React Native VisionCamera integration for faster / realtime Camera classification

mrousavy commented 1 year ago

System information

TensorFlow.js version (you are using): x
Are you willing to contribute it (Yes/No): Yes

Hey all! I'm the author of react-native-vision-camera. VisionCamera is a camera library for React Native that not only provides photo and video recording features, but also allows the user to process Camera frames in realtime using clever worker/threading techniques similar to web workers.

The concept is called Frame Processors, and they are simple JavaScript functions that get called for every single frame the camera "sees". For example:

const frameProcessor = useFrameProcessor((frame) => {
  'worklet'
  console.log(`New Frame arrived! ${frame.width} x ${frame.height}`)
}, [])

return <Camera frameProcessor={frameProcessor} />

Since the Frame Processor is a worklet, it is executed fully synchronously on the Camera Thread, so you can do inference or other processing stuff in realtime with pretty much fully native performance. (The entire native -> JS -> native abstraction takes ~1ms to execute)

Since VisionCamera is defacto the standard camera library in react-native apps, I want to provide Tensorflow bindings for VisionCamera to support easy JS-only image classification.

I came up with this API:

function App() {
  const model = useTensorflowModel(require("../assets/face-detection.mlkit"))

  const frameProcessor = useFrameProcessor((frame) => {
    'worklet'
    const output = model.run(frame)
    console.log(JSON.stringify(output))
  }, [])

  return <Camera frameProcessor={frameProcessor} />
}

I am personally not too familiar with the Tensorflow library/bindings, but I believe this can work.

We'd need two native APIs implemented on both iOS and Android, and then exposed to JavaScript:

The useTensorflowModel hook loads the Model from the given resource path.
model.run(..) actually runs the model with the given Camera frame. The Camera frame is a native object (HostObject), so on iOS this is a CMSampleBuffer and on Android this is a ImageProxy or android.media.Image.

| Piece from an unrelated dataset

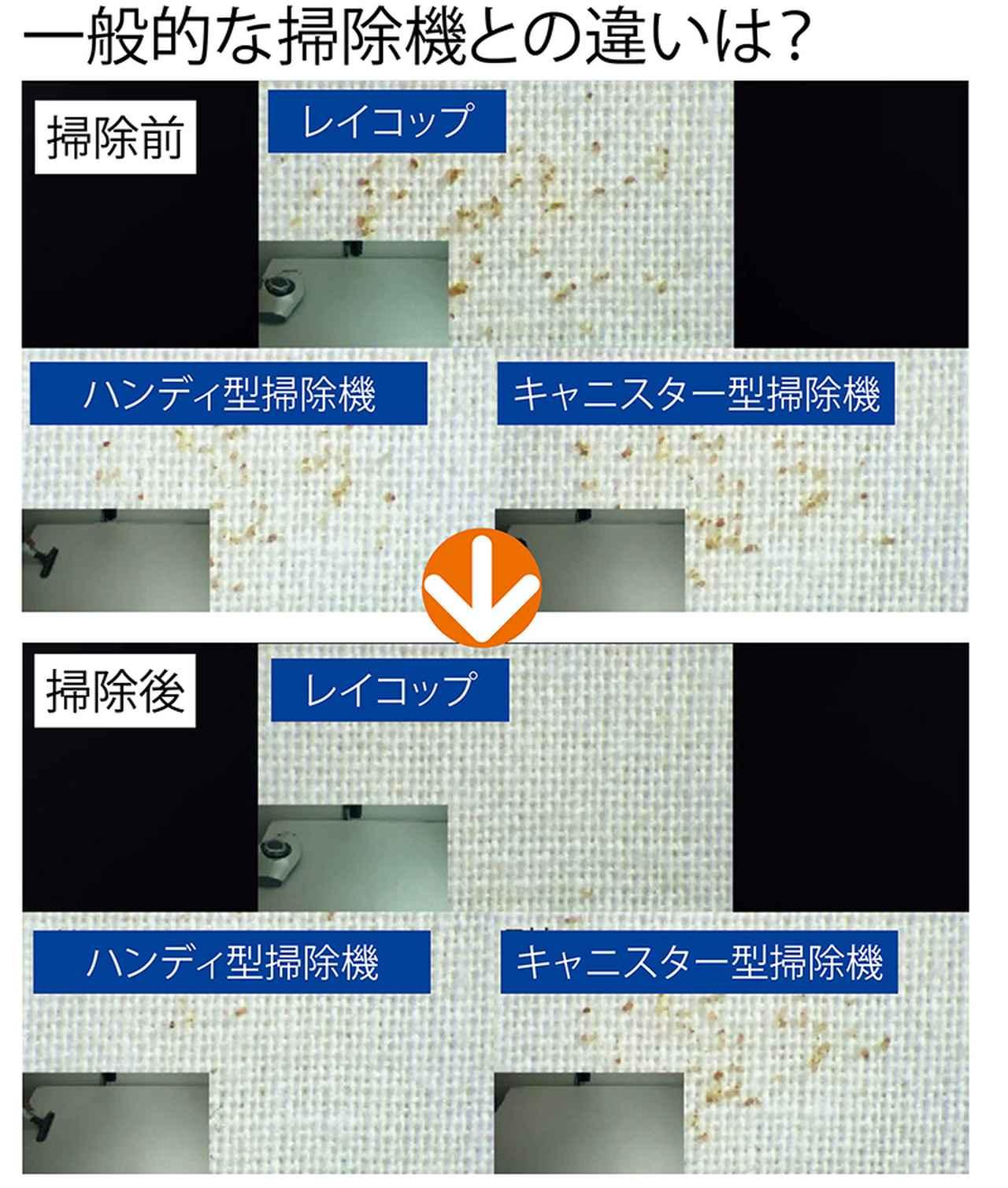 画像: ふとん用ヘッドを装着した他社の掃除機との比較動画(レイコップ調べ。URLは欄外)の一場面。ハンディ型やキャニスター型の掃除機に比べ、1回の往復で効率よくダニを吸引している。レイコップは旧型を使用。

As far as I understand tfjs, you use WebGL to do the heavy calculations. In a React Native app, we can easily jump into native code (Objective-C/C++/Java), so I'm not sure if it makes sense to use tfjs/WebGL here - maybe it'd make more sense for me to use the native Tensorflow libraries (Objective-C and Java libs) and then expose them to the JS-side?

Curious to hear your opinions on this, ideally I want to avoid making this fully third-party and out-of-tree though.

Will this change the current api? How?

Not sure to be honest. I think this can be an extra addition, so I guess not?

Who will benefit with this feature?

VisionCamera users. Also, this allows for much more flexibility than with Expo Camera since you can run custom JS code in the Frame Processor, so I'm guessing this could be pretty impactful for the entire camera-on-mobile industry.

It basically allows you to do fully native ML processing but still writing JavaScript code, all in realtime on mobile hardware.

Related issues in VisionCamera:

Any Other info.

Would love to discuss this in detail and help wherever needed if this is something you guys want to support first-class

eledahl commented 1 year ago

+1 @pyu10055. This would be a big win. TFJS RN would benefit a ton from using RNVC. Biggest reason why I switched off TFJS was due to not being able to record video and do the detection. This would likely fix it.

pyu10055 commented 1 year ago

@mrousavy Looks like the library can work with tfjs-react-native, your question is whether you should be providing native ML API wrapper?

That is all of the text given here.